Beloved Son (cont.)

by | Names of God


[B]ehold, a voice out of the heavens said, “This is My beloved Son, in whom I am well-pleased.” (Matthew 3:17)


“Beloved” by His Father, what a description of Jesus Christ! Religionists and legalists have a difficult time understanding this, for to them spirituality has to do with laws and rituals, things one does to gain God’s favor. But genuine love is core to who God is.

Notice, this voice from heaven (which is clearly the Father’s) proclaimed Jesus as His beloved before He went to the cross! While His obedience (Heb 5:8) was exemplary, and there was joy in it (Heb 12:2), the Father’s love preceded all that. These were the outcomes of His love, not the cause.

The Father was “well-pleased” with His Son. Often Christians will know theologically that God loves them, but whether God is pleased with them is a different question, and somewhat unsettling. In Christ, God’s love and pleasure go hand in hand; there is no division between the two. To be sure, Jesus did not sin, in contrast to we who do sin (1 John 1:8). But if we are in Christ, and Christ is beloved and God is “well-pleased” with Him, then we must conclude by faith and by reason that we are, too. God is well-pleased with us.

God is not pleased with lack of faith or blatant sin. But our sin doesn’t mean God stops loving us, for our sins do not remove us from being “in Christ.” Interestingly, Paul writes to the carnal Christians in Corinth,

[Y]ou are not lacking in any gift, awaiting eagerly the revelation of our Lord Jesus Christ, who will also confirm you to the end, blameless in the day of our Lord Jesus Christ. God is faithful, through whom you were called into fellowship with His Son, Jesus Christ our Lord. (1 Cor 1:7–9)
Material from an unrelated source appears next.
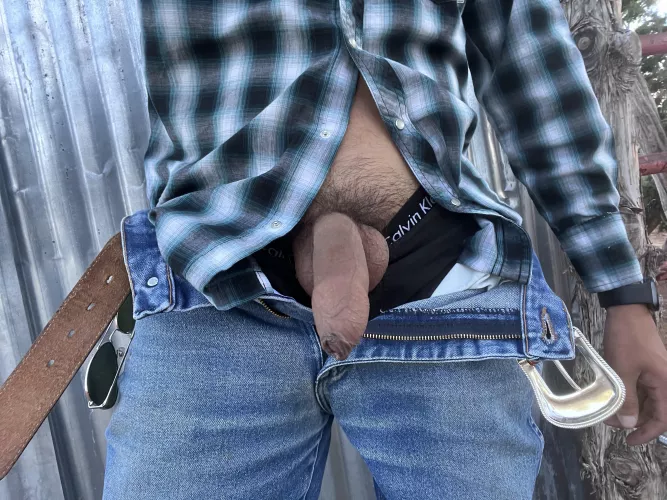 Smell my sweaty raunchy cowboy pubes 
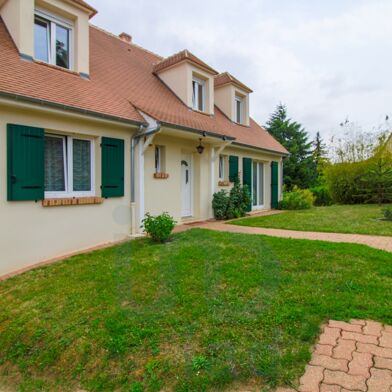 Maison 10 pièces 499000 €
Yet Paul also wrote, “Therefore we also have as our ambition, whether at home or absent, to be pleasing to Him” (2 Cor 5:9). He wanted to be like Christ, and that meant becoming well-pleasing to God. The important thing here is that this is only possible because we have been called into fellowship (that is, to the sharing of all things) with Christ. In other words, as believers, we are invited into the full pleasure of God that Jesus Christ enjoys. Why? Because He is beloved by God. And therefore so are we.

Beloved, now we are children of God, and it has not appeared as yet what we will be. We know that when He appears, we will be like Him, because we will see Him just as He is. (1 John 3:2)


Lord, let my life be pleasing to You, for I am beloved by You.